How to use case_when with mutate_all to insert variable value


I have a seemingly small problem. I want to use mutate_all() in conjunction with case_when(). A sample data frame:

tbl <- tibble( 
  x = c(0, 1, 2, 3, NA),
  y = c(0, 1, NA, 2, 3),
  z = c(0, NA, 1, 2, 3),
  date = rep(today(), 5)
)

I first made another data frame replacing all the NA's with zero's and the values with a 1 with the following piece of code.

tbl %>%
 mutate_all(
    funs(
      case_when(
        . %>% is.na() ~ 0,
        TRUE ~ 1
      )))

Now I want to replace the NA values with blanks ("") and leave the other values as it is. However, I don't know how to set the TRUE value in a way that it keeps the value of the column.
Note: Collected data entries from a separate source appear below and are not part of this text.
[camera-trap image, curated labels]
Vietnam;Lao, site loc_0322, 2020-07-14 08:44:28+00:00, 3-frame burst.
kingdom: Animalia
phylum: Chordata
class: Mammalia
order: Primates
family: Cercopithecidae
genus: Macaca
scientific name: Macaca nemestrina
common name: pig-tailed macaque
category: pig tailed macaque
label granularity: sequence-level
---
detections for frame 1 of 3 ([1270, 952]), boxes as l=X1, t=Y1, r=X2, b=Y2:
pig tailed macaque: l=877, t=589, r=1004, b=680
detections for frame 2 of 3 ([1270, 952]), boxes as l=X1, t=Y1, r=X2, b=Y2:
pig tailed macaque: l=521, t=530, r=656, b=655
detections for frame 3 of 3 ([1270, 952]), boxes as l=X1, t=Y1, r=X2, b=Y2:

Any suggestions would be much appreciated!


Solution

  • To leave the NA as "", we can use replace_na from tidyr

    library(dplyr)
    library(tidyr)
    tbl %>%
         mutate_all(replace_na, "")
    # A tibble: 5 x 3
    #  x     y     z    
    #  <chr> <chr> <chr>
    #1 0     0     0    
    #2 1     1     ""   
    #3 2     ""    1    
    #4 3     2     2    
    #5 ""    3     3    
    

    With case_when or if_else, we have to make sure the type are the same across. Here, we are converting to character when we insert the "", so make sure the other values are also coerced to character class

    tbl %>%
       mutate_all(~ case_when(is.na(.) ~ "", TRUE ~ as.character(.)))
    

    If we want to use only specific columns, then we can use mutate_at

    tbl %>%
       mutate_at(vars(x:y), ~ case_when(is.na(.) ~ "", TRUE ~ as.character(.)))
    

    Also, to simplify the code in OP's post, it can be directly coerced to integer with as.integer or +

    tbl %>% 
         mutate_all(~ as.integer(!is.na(.)))
    

    Or if we are using case_when

    tbl %>%
           mutate_all(~ case_when(is.na(.)~ 0, TRUE ~ 1))